La regia dello spettacolo è affidata a Pietro Genuardi (attore di lungo corso di film e fiction, conosciuto dal grande pubblico per il ruolo di Ivan Bettini nella soap “Cento vetrine”). In scena Fabio Cursio Giacobbe (attore protagonista), Marco Contardi (al piano), Carla Bavaro (voce), Mauro Milano (attore).
«Questa iniziativa – ha detto il sindaco, Luigi Riserbato - è un’ulteriore tappa di un percorso di legalità avviato a Trani il 13 dicembre scorso con la cerimonia di intitolazione della palazzina confiscata alla mafia a Paolo Borsellino.

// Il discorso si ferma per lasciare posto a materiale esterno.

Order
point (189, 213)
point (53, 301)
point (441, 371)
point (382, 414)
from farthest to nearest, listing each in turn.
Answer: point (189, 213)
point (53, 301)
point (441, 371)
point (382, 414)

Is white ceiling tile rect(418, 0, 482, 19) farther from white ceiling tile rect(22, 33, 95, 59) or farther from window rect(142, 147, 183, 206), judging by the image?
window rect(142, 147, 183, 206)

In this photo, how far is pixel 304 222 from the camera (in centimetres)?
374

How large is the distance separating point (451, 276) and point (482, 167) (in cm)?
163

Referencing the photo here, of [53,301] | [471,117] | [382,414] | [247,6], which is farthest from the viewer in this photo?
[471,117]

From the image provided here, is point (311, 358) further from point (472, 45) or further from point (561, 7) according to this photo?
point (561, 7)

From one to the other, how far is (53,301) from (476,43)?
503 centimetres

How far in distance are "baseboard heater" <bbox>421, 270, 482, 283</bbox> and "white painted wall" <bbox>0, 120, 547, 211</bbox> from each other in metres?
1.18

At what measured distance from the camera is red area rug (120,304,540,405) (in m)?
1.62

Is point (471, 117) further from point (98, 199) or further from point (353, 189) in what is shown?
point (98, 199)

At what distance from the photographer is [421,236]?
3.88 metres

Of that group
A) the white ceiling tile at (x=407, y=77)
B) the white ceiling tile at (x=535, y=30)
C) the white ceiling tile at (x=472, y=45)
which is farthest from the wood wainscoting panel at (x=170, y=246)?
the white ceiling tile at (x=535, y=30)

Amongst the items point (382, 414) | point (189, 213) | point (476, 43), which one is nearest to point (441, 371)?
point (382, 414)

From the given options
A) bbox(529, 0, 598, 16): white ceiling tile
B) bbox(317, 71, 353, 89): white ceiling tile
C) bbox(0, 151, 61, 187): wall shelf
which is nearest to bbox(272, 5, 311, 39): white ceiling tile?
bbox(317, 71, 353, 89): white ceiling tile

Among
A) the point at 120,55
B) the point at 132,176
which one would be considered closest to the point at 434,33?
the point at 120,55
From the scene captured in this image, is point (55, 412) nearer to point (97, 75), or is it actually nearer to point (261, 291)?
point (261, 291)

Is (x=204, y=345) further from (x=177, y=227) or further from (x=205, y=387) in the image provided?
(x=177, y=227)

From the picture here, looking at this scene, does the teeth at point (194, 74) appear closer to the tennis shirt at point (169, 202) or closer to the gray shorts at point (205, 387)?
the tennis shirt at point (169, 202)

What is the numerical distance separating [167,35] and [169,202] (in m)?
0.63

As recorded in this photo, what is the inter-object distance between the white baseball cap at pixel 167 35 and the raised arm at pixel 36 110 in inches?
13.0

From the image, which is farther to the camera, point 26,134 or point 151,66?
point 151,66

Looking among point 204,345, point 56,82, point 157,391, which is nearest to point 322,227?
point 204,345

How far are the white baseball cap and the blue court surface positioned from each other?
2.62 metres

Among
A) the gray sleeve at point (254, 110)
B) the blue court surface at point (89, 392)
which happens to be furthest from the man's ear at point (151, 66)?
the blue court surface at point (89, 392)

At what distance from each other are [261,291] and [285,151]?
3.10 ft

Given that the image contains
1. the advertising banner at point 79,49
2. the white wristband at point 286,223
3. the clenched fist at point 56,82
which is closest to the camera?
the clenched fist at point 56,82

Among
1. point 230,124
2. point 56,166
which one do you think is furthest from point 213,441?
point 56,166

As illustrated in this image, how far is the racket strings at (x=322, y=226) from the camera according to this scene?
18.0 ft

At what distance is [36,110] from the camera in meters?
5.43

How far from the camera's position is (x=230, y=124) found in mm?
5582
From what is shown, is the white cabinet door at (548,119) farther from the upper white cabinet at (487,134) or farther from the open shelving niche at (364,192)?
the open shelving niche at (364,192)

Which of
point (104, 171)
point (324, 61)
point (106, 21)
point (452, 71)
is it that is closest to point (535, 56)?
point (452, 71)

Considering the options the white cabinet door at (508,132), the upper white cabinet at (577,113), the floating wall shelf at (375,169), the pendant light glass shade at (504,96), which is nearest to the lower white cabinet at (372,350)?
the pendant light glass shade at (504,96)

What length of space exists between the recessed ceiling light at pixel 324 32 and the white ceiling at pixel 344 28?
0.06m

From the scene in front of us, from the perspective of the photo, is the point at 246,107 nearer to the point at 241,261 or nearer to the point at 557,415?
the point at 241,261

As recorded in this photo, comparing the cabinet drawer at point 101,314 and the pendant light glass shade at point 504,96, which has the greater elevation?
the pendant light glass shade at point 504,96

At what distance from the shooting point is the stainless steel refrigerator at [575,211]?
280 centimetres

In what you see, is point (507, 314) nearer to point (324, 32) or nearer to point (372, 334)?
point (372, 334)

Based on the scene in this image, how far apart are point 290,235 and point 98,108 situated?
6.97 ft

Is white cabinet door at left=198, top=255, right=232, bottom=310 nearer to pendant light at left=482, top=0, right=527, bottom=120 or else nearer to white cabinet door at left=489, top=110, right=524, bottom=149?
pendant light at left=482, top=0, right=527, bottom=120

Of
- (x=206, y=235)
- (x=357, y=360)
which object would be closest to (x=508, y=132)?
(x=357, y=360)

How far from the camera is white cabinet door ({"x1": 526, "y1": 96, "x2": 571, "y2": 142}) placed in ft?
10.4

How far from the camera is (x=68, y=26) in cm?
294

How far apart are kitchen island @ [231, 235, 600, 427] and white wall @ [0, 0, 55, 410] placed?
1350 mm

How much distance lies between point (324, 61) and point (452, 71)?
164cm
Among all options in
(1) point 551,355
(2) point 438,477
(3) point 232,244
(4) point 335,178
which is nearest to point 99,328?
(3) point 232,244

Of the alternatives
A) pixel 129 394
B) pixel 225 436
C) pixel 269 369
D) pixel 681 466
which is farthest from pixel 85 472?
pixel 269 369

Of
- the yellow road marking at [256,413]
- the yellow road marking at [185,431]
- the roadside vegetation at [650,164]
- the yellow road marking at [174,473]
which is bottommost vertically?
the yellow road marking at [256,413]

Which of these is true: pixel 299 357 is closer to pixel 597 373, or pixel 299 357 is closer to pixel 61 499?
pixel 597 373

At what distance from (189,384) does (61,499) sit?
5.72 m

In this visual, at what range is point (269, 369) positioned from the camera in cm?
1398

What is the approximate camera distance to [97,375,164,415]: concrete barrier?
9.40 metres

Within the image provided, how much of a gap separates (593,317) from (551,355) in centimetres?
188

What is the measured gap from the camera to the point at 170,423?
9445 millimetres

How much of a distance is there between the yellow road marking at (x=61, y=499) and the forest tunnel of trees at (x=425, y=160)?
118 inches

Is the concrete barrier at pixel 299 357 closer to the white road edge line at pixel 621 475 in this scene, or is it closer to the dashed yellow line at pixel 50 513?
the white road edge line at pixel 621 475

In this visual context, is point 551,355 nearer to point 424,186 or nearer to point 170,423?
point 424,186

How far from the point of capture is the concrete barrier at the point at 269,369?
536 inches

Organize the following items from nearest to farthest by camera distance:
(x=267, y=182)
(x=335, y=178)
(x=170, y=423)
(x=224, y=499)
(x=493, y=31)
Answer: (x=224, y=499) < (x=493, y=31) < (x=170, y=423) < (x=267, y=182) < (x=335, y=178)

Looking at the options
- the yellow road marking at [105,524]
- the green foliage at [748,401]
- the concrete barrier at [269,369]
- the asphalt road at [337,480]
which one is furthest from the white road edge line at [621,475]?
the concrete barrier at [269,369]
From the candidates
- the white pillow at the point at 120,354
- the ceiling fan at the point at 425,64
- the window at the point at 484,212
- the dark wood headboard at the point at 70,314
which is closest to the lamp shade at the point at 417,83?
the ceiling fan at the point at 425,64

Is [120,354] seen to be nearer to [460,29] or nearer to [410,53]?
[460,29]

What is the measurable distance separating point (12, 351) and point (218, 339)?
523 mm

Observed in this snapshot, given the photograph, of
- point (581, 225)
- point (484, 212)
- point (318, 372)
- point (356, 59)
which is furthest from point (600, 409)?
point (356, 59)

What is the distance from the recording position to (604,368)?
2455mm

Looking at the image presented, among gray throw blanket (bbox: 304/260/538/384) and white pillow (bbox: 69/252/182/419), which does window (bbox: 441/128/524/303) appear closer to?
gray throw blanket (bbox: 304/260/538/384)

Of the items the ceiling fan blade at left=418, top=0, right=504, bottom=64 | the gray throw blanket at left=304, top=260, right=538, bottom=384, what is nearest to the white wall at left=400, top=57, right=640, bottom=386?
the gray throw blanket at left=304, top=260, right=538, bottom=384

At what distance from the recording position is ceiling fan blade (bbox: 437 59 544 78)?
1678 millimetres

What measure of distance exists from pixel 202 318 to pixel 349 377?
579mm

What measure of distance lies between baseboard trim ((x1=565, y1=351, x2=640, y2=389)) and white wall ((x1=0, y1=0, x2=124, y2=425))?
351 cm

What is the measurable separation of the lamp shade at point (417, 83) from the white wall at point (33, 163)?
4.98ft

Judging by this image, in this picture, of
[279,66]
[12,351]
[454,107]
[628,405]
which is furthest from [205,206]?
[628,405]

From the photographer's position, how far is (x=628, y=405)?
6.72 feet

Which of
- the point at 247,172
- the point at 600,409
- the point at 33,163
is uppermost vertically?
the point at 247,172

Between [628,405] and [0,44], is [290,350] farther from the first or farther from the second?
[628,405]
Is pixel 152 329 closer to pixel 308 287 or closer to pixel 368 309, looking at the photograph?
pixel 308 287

Un cammino che ci vedrà protagonisti di altre iniziative nei prossimi mesi».
«Crediamo fortemente nel recupero degli utenti delle strutture carcerarie – ha detto il procuratore, Carlo Maria Capristo –, e siamo convinti che queste manifestazioni ci aiutino ad offrire ai reclusi una possibilità di vera riflessione. Califano incarna il prototipo di un uomo che è scivolato spesso verso il crimine, ma ha saputo ogni volta rialzarsi. L’idea che, attraverso l’impegno, si ottenga un’altra possibilità di vita, è il messaggio forte che verrà lanciato dal carcere di Trani».